UK financial services regulator the Financial Services Authority [FSA] has fined the Royal Bank of Scotland (RBS) £5.6 million (A$9.7 million) for implementing shoddy IT systems which left it in breach of the country’s money laundering laws.
The bank had implemented its treasury IT system in 2006, which was meant to screen incoming and outgoing cross-border payments.
According to the FSA, RBS neglected to check the accuracy of the systems since its implementation.
“After the initial set up, the results produced by the screening filters were not routinely reviewed or monitored by RBSG to ensure that they were appropriate.
"This meant that over time the ‘fuzzy matching’ parameters initially set by RBSG became significantly less effective at identifying potential matches,” the authority said in its decision notice this week.
For two years the bank failed to screen a single incoming payment from a foreign source. It also missed the bulk of outgoing payments by its customers, except those destined for the US.

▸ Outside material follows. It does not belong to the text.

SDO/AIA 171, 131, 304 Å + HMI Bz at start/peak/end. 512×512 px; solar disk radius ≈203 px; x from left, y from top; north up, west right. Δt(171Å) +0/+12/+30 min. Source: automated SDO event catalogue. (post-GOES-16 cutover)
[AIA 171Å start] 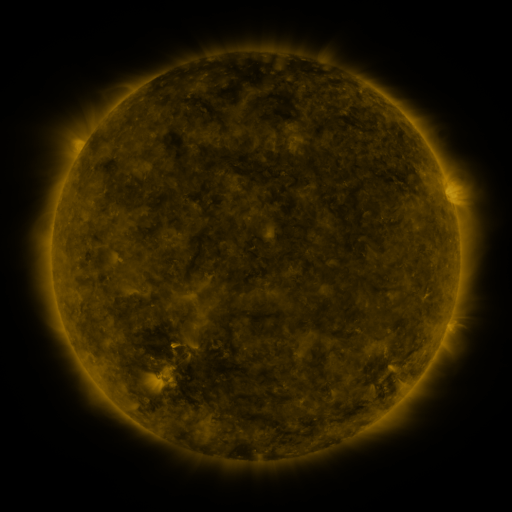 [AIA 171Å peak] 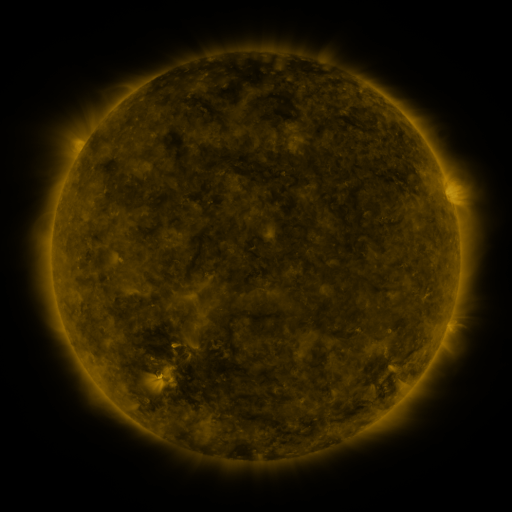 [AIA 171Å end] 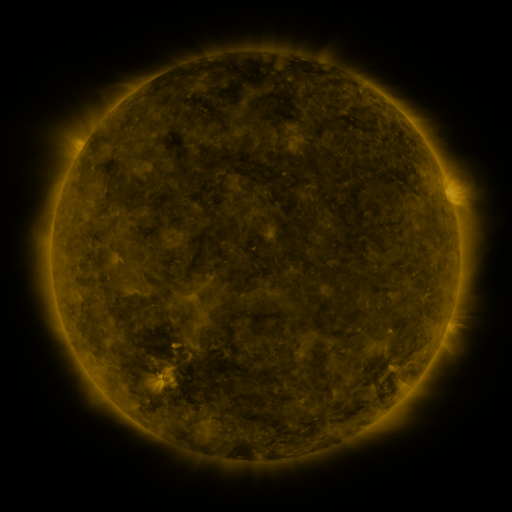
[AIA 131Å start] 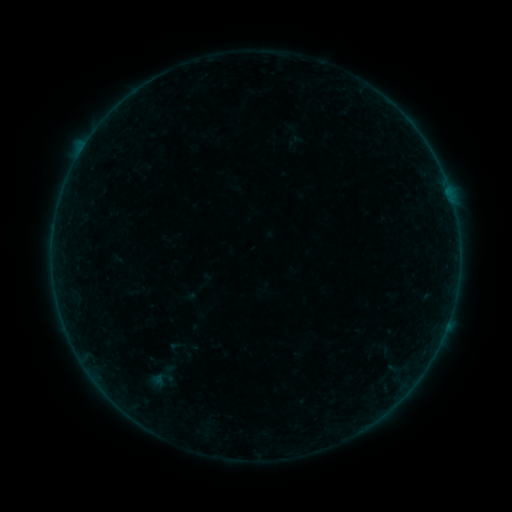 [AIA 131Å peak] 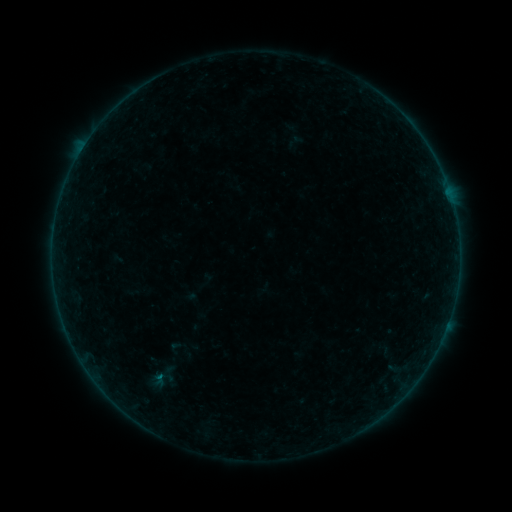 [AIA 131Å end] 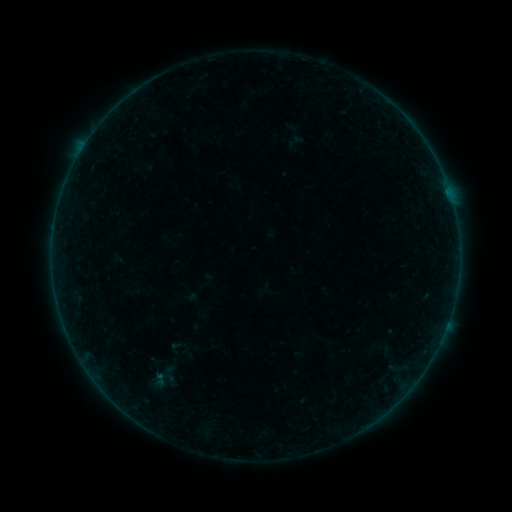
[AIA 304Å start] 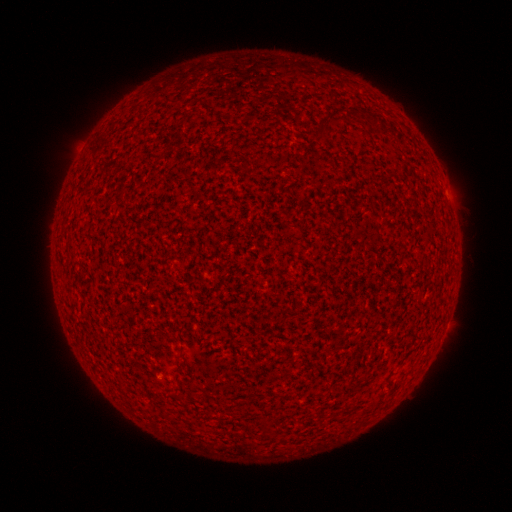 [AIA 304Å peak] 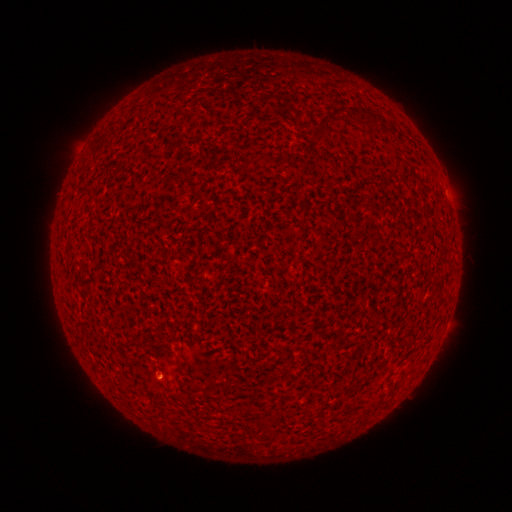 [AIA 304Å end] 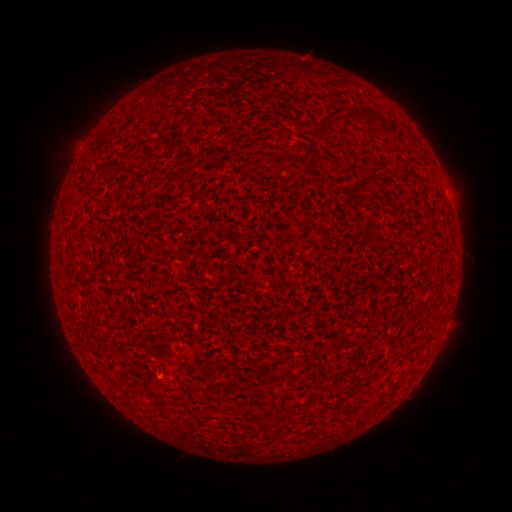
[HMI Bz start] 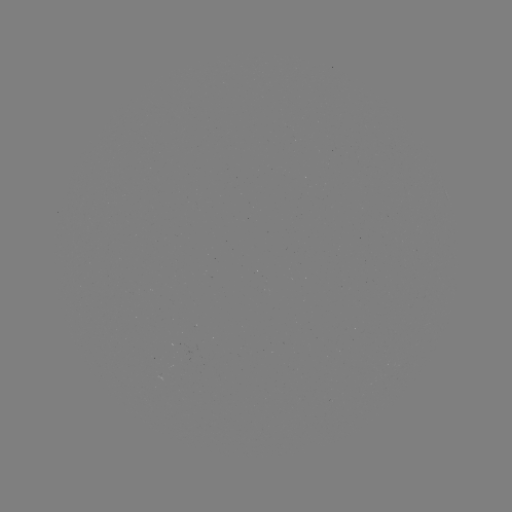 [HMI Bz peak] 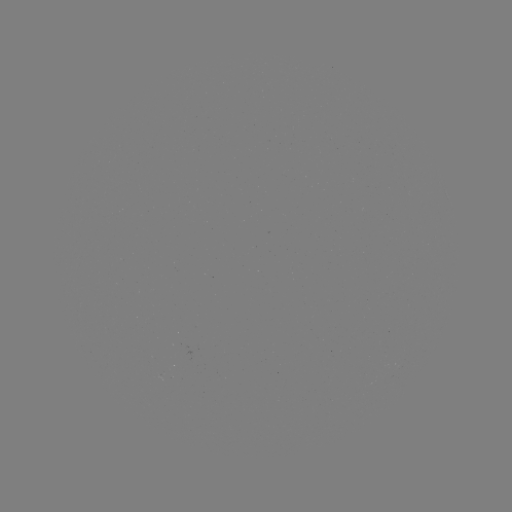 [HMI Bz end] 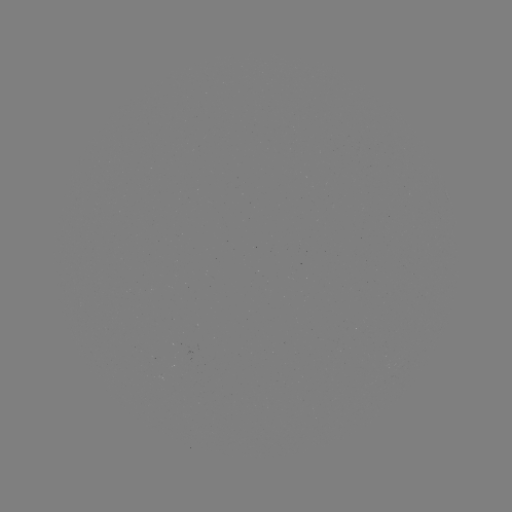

“RBSG’s automated screening failed to screen the majority of trade finance SWIFT messages generated in the international trade transactions that it carried out,” said the FSA.
Under UK laws financial institutions are meant to match customer transactions to the government’s treasury list, known as Her Majesty’s Treasury. The Treasury’s Asset Freezing Unit (AFU) maintains a list of people identified by the United Nations, the European Union and the UK. If the financial institution identifies a transaction that may correlate to a person on that list, it must stall the payment until it determines whether it is an exact match. If it is the bank should alert the AFU.
The FSA said it could have fined RBS $13.8 million, but offered RBA a 30 percent discount for not challenging its decision.